▶ Stated task
Can you give the data below again, substituting "stone ledge" for every "concrete ledge" and leaving everything else unchanged?

▶ Data section
════════════════
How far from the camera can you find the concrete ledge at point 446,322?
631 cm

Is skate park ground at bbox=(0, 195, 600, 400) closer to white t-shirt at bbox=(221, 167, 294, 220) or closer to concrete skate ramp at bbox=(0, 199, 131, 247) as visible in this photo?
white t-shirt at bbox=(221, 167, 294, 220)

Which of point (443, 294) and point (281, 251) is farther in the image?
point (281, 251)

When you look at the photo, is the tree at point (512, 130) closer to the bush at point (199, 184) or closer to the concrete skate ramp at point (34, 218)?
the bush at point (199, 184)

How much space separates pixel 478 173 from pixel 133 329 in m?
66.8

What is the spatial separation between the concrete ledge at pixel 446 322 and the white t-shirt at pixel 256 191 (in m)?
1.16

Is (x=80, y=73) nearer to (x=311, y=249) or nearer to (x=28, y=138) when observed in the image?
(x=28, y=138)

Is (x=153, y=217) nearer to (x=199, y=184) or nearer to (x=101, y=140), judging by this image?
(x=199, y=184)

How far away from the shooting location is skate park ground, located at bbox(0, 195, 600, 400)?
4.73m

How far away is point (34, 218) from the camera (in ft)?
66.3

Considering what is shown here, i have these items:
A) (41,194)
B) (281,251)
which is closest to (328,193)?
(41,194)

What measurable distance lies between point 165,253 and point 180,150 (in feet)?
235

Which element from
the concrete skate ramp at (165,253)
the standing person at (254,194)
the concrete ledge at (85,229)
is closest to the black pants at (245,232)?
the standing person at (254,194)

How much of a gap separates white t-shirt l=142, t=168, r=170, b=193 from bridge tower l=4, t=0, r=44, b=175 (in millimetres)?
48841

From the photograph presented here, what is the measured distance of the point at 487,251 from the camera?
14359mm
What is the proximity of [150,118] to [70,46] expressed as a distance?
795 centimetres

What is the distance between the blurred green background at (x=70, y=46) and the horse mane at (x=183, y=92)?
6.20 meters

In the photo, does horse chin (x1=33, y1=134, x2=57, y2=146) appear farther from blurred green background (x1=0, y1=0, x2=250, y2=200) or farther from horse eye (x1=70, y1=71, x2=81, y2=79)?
════════════════
▶ Task solution
How far from the camera can you find the stone ledge at point 446,322?
631 cm

Is skate park ground at bbox=(0, 195, 600, 400) closer to white t-shirt at bbox=(221, 167, 294, 220) or closer to concrete skate ramp at bbox=(0, 199, 131, 247) as visible in this photo?
white t-shirt at bbox=(221, 167, 294, 220)

Which of point (443, 294) and point (281, 251) is farther in the image?
point (281, 251)

When you look at the photo, is the tree at point (512, 130) closer to the bush at point (199, 184) or closer to the concrete skate ramp at point (34, 218)?
the bush at point (199, 184)

How much space separates pixel 478 173 from pixel 133 329 in m?
66.8

What is the spatial separation between the stone ledge at pixel 446 322 and the white t-shirt at pixel 256 191 (in m)?
1.16

Is (x=80, y=73) nearer to (x=311, y=249) or nearer to (x=28, y=138) when observed in the image?
(x=28, y=138)

Is (x=153, y=217) nearer to (x=199, y=184) or nearer to (x=101, y=140), judging by this image?
(x=199, y=184)

How far away from the shooting location is skate park ground, located at bbox(0, 195, 600, 400)?
4.73m

How far away is point (34, 218) from the camera (in ft)?
66.3

Considering what is shown here, i have these items:
A) (41,194)
B) (281,251)
which is closest to (328,193)?
(41,194)

What measurable distance lies between point 165,253 and point 180,150 (in feet)?
235

Which element from
the concrete skate ramp at (165,253)
the standing person at (254,194)
the stone ledge at (85,229)
is closest to the black pants at (245,232)?
the standing person at (254,194)

How much of a gap separates white t-shirt l=142, t=168, r=170, b=193 from bridge tower l=4, t=0, r=44, b=175 (in millimetres)?
48841

From the photograph presented here, what is the measured distance of the point at 487,251 from the camera?
14359mm
What is the proximity of [150,118] to [70,46] expressed as a distance?
795 centimetres

What is the distance between the blurred green background at (x=70, y=46) and the horse mane at (x=183, y=92)?
6.20 meters

In the photo, does horse chin (x1=33, y1=134, x2=57, y2=146) appear farther from blurred green background (x1=0, y1=0, x2=250, y2=200) or farther from horse eye (x1=70, y1=71, x2=81, y2=79)?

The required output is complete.